• WORK TO COMPLETE:
a - List each country named in the news report below on displaced schoolchildren, along with the number of displaced children it gives for that country.
b - Reproduce word for word the part of the news report below on displaced schoolchildren, starting at "In a regional" and ending at "fear of strikes.".

• GIVEN TEXT:
================
AMMAN — More than 410,000 school-age children have been pulled out of classrooms across five countries since the Iran war began in early March, UNICEF said Friday, warning that improvised arrangements in host communities from this Jordanian capital to the suburbs of Erbil were already buckling under the load and that an entire academic year was at risk of being written off for a generation of displaced families.

In a regional briefing delivered jointly from Amman and Geneva, UNICEF, the United Nations refugee agency and Save the Children put the breakdown at 168,000 displaced children inside Iraq, 94,000 in Jordan, 71,000 in Lebanon, roughly 60,000 in Iran itself who had moved between provinces, and an additional 18,000 documented in Turkey. The figures, which the agencies described as conservative, do not include children who remained in their home neighborhoods but had stopped attending school because of damaged buildings, fuel shortages or fear of strikes.

“We are looking at the largest education emergency the eastern Mediterranean has seen since the Syrian displacement of 2013, and it has arrived in five weeks rather than five years,” said Dominique Lemaire, UNICEF’s regional director for the Middle East and North Africa, speaking in Amman. “The host systems were already stretched. They are now improvising at a scale that improvisation cannot support.”
================
• PROVIDED DATA:
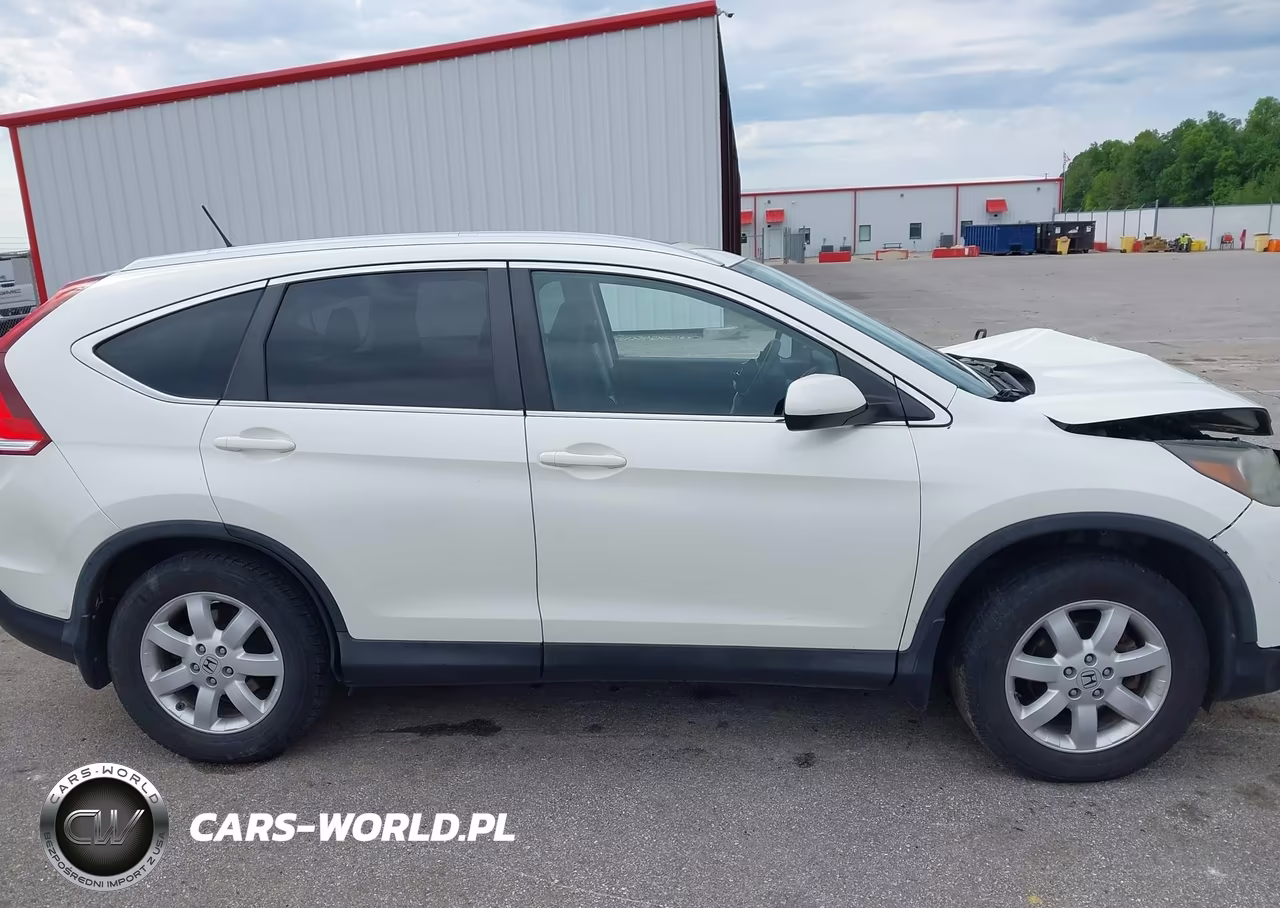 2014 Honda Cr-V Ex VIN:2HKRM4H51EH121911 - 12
================
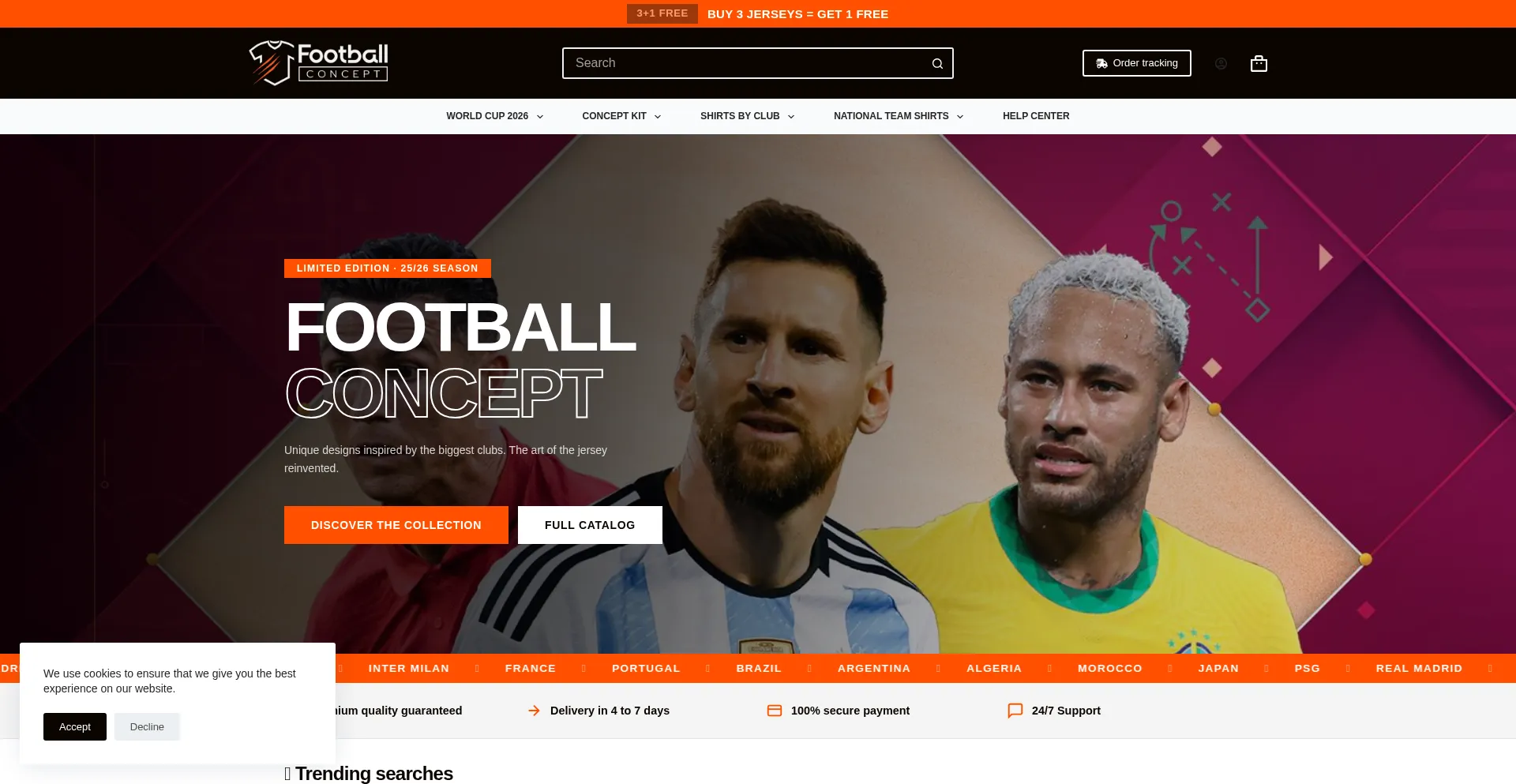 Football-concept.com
================
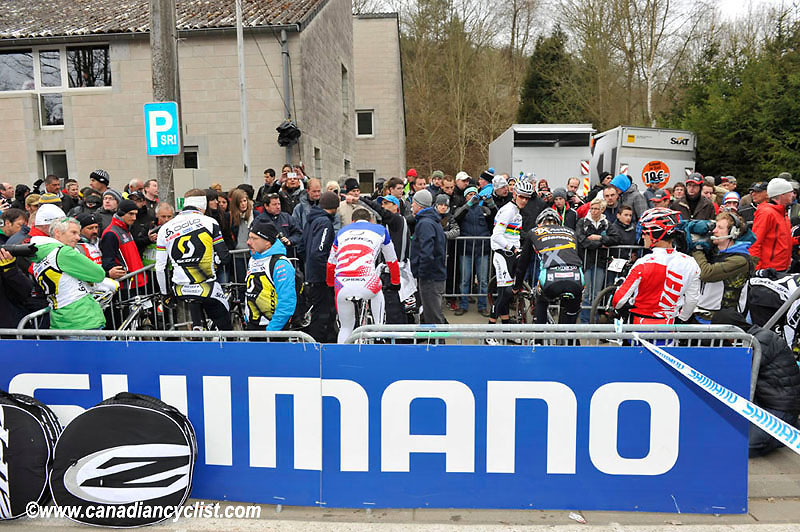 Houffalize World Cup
================
• SOLUTION SET:
a -
Iraq: 168,000
Jordan: 94,000
Lebanon: 71,000
Iran: roughly 60,000
Turkey: 18,000

b -
In a regional briefing delivered jointly from Amman and Geneva, UNICEF, the United Nations refugee agency and Save the Children put the breakdown at 168,000 displaced children inside Iraq, 94,000 in Jordan, 71,000 in Lebanon, roughly 60,000 in Iran itself who had moved between provinces, and an additional 18,000 documented in Turkey. The figures, which the agencies described as conservative, do not include children who remained in their home neighborhoods but had stopped attending school because of damaged buildings, fuel shortages or fear of strikes.